There is nothing to indicate that the insertion into the CW Act of s 40(2a) by the AASC Act had the effect of lessening the protection given to children convicted in children's courts before the amendment rather than having the effect of enlarging the protection given to children by extending to them the antidiscrimination and other protections given by SC Act pt 3. The court should not construe legislation that resulted from the introduction of a legislative package for the purpose of making 'provision for a person who has been convicted of an offence against the law of this State … and who has not re‑offended during a specified period to be rehabilitated by limiting the effects of the conviction' so as to extend rather than limit the effects of convictions of children convicted in children's courts and thereby reduce the opportunity to prevent juvenile convictions disrupting a child's adult life.
P (a child)
In P (a child), a juvenile, P, was convicted on his plea of guilty of burglary in the Children's Court of Western Australia.
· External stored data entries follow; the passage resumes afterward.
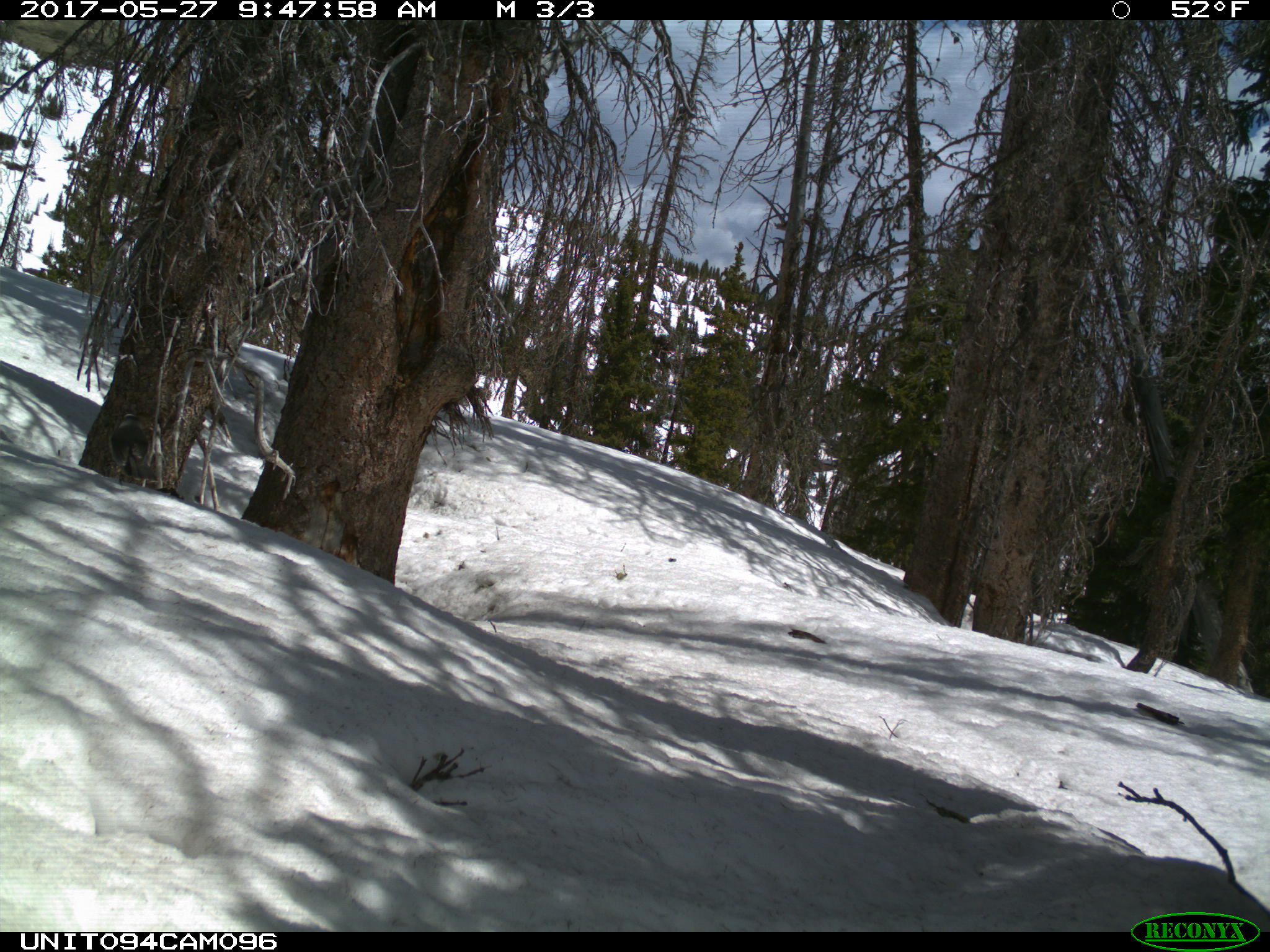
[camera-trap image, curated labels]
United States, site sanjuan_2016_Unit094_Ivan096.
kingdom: Animalia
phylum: Chordata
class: Aves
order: Passeriformes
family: Corvidae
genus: Perisoreus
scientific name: Perisoreus canadensis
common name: canada jay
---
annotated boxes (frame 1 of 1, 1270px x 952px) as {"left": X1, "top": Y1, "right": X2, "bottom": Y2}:
animal: {"left": 109, "top": 413, "right": 160, "bottom": 488}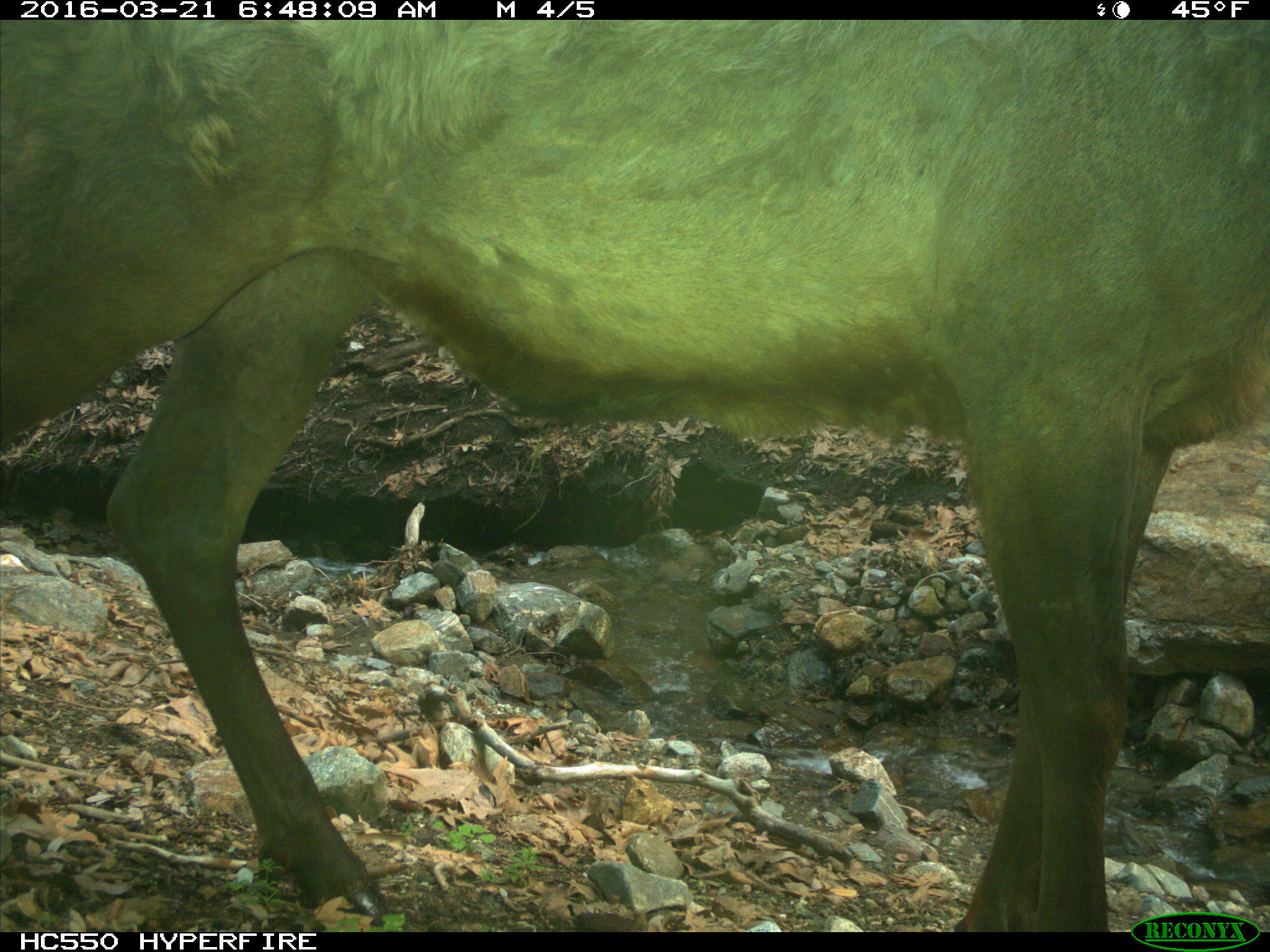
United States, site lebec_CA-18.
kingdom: Animalia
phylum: Chordata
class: Mammalia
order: Artiodactyla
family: Cervidae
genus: Cervus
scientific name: Cervus canadensis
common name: elk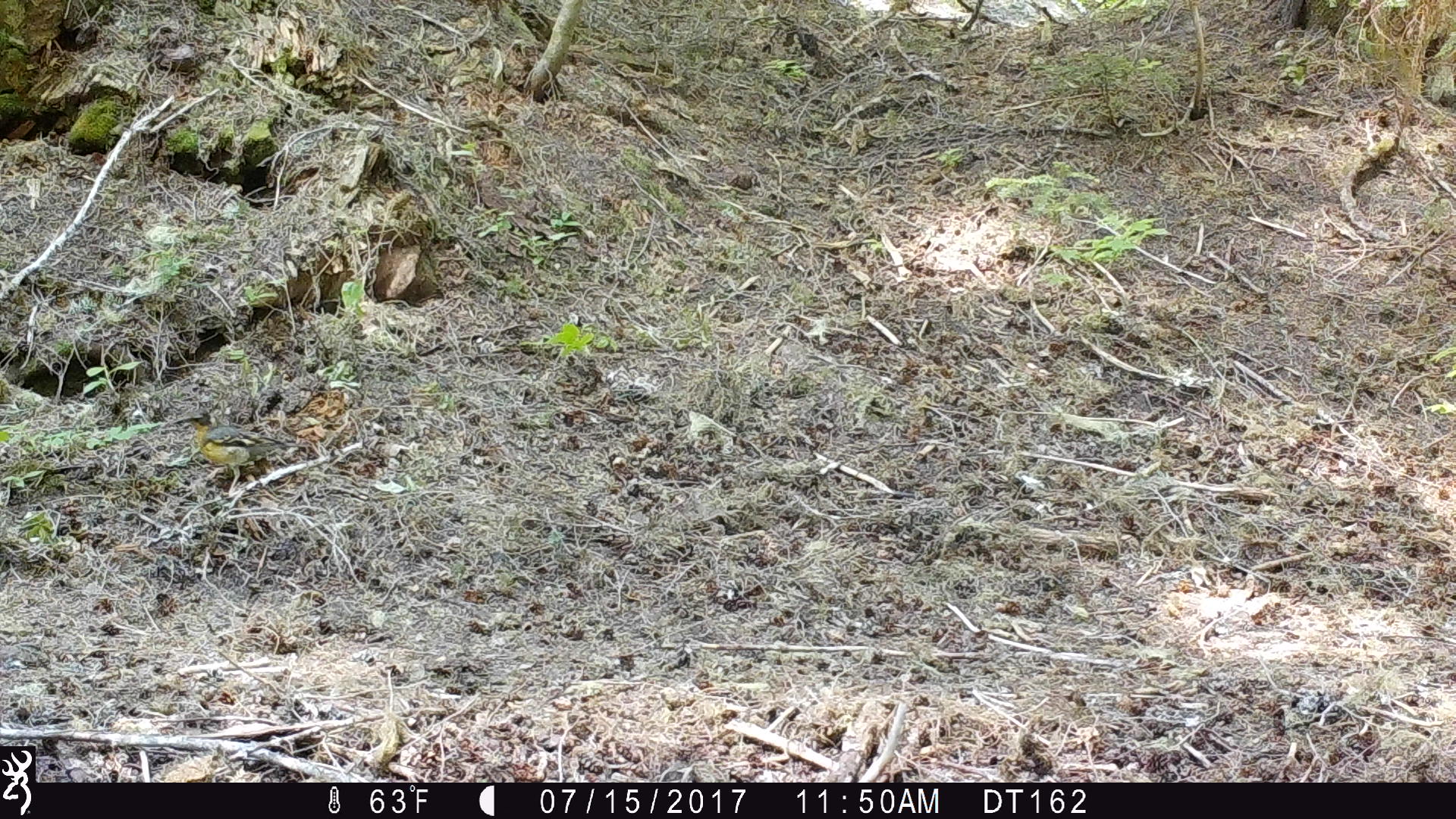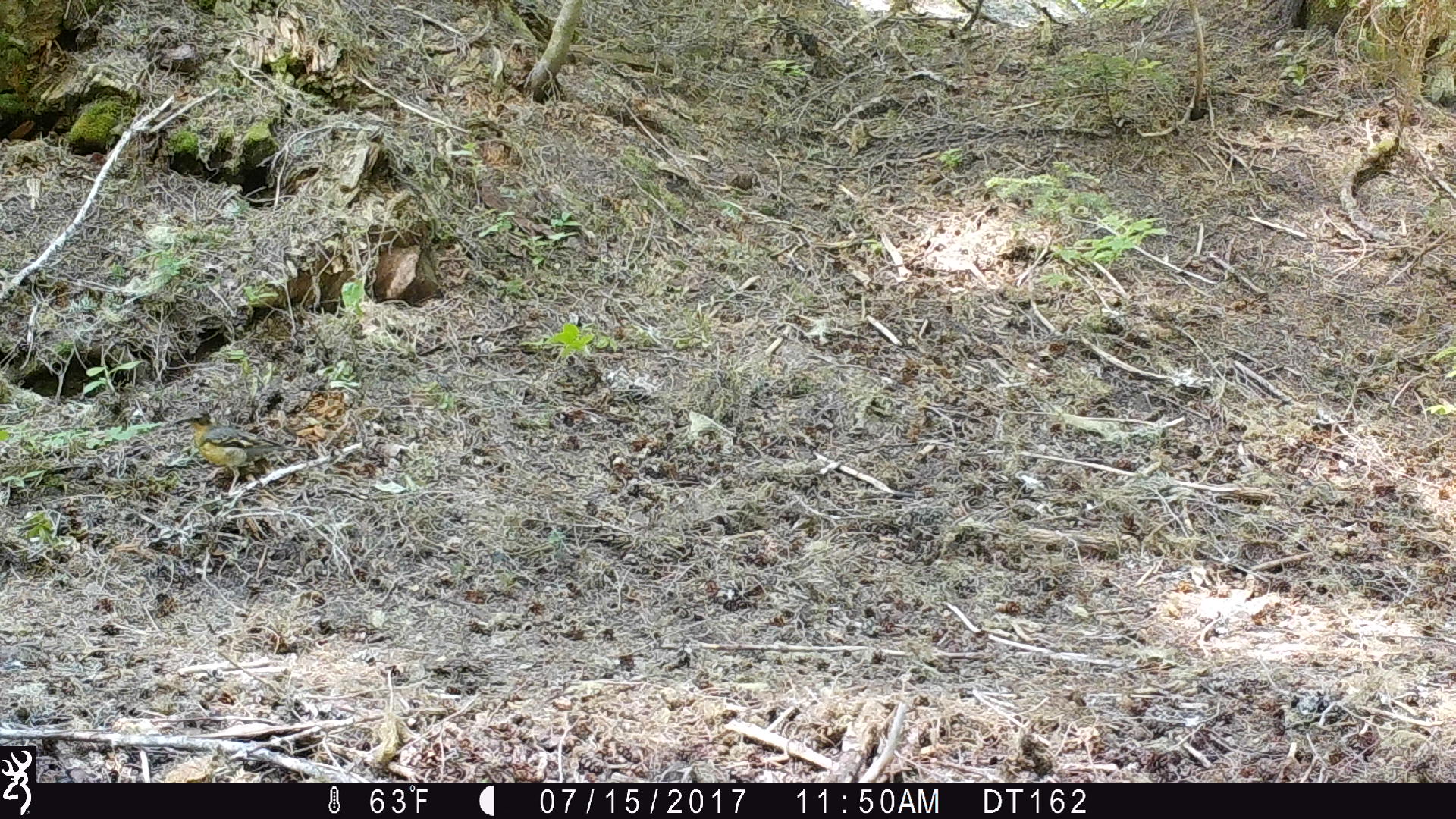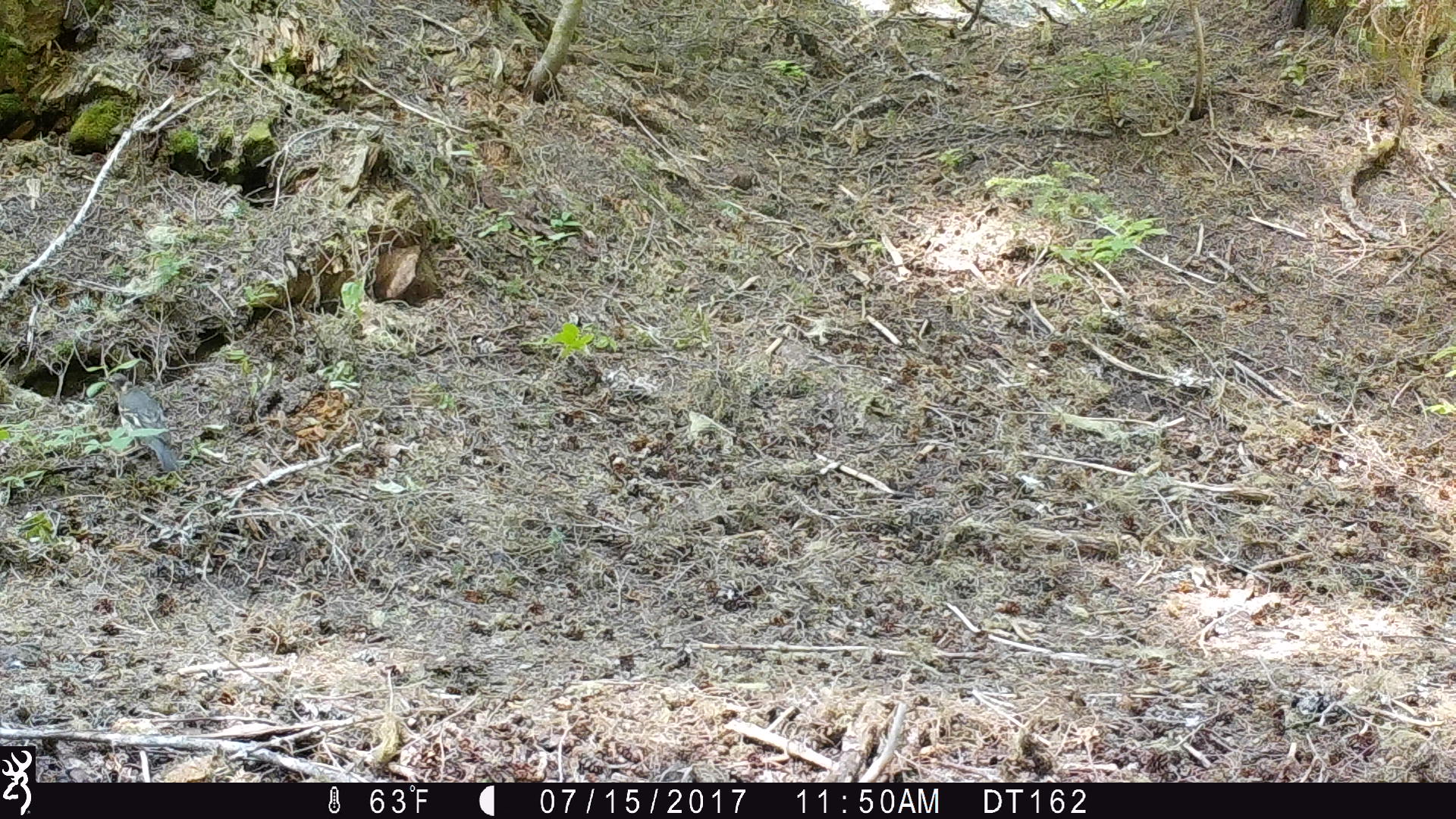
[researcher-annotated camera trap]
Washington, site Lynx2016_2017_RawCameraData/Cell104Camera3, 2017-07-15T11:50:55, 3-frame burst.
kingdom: Animalia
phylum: Chordata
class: Aves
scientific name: Aves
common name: birds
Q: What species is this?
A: Aves (birds).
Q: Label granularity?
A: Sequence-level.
The relevant question was whether P was a 'repeat offender' as defined in s 400(3) of the Criminal Code, so as to engage the mandatory sentencing provisions in s 401(4)(b). This in turn required the court to determine whether P 'was convicted of' relevant home burglary offences. While P had been convicted in the past of prior home burglary offences, the Court of Appeal held that s 189(2) of the YO Act applied such that those prior convictions were not to be regarded as convictions for the purpose of s 400(3) of the Criminal Code. The Court of Appeal held that s 4(3) of the Criminal Code Amendment Act (No 2) 1966 (WA) should be read together with YO Act s 189(2) with the effect that the 'conviction recorded at any time' referred to in the former Act does not encompass those excluded by the operation of s 189 of the latter Act. The court, consisting of Malcolm CJ, Ipp and Steytler JJ, in their joint judgment said that:
The terms of s 400(3) provide, as we have said, that a person is a repeat offender for the purposes of ch XXXIX only if it is proved that the offender 'committed and was convicted' of the relevant offences there referred to. Section 4(3) of the Amendment Act, in referring to 'convictions recorded at any time' cannot, in the absence of clear words, be taken to override the clear command of s 189 of the Young Offenders Act that a conviction falling within its provisions 'is not to be regarded as a conviction for any purpose' (598).
The Court did not expressly refer to YO Act s 189(9). However, the construction of YO Act s 189 advanced by the respondents in this case is inconsistent with the outcome of the decision of the Court of Appeal in P (a child).
Conclusion
The time for the appellant to apply for leave to appeal is extended, leave to appeal is granted, the appeal is allowed and the convictions will be set aside.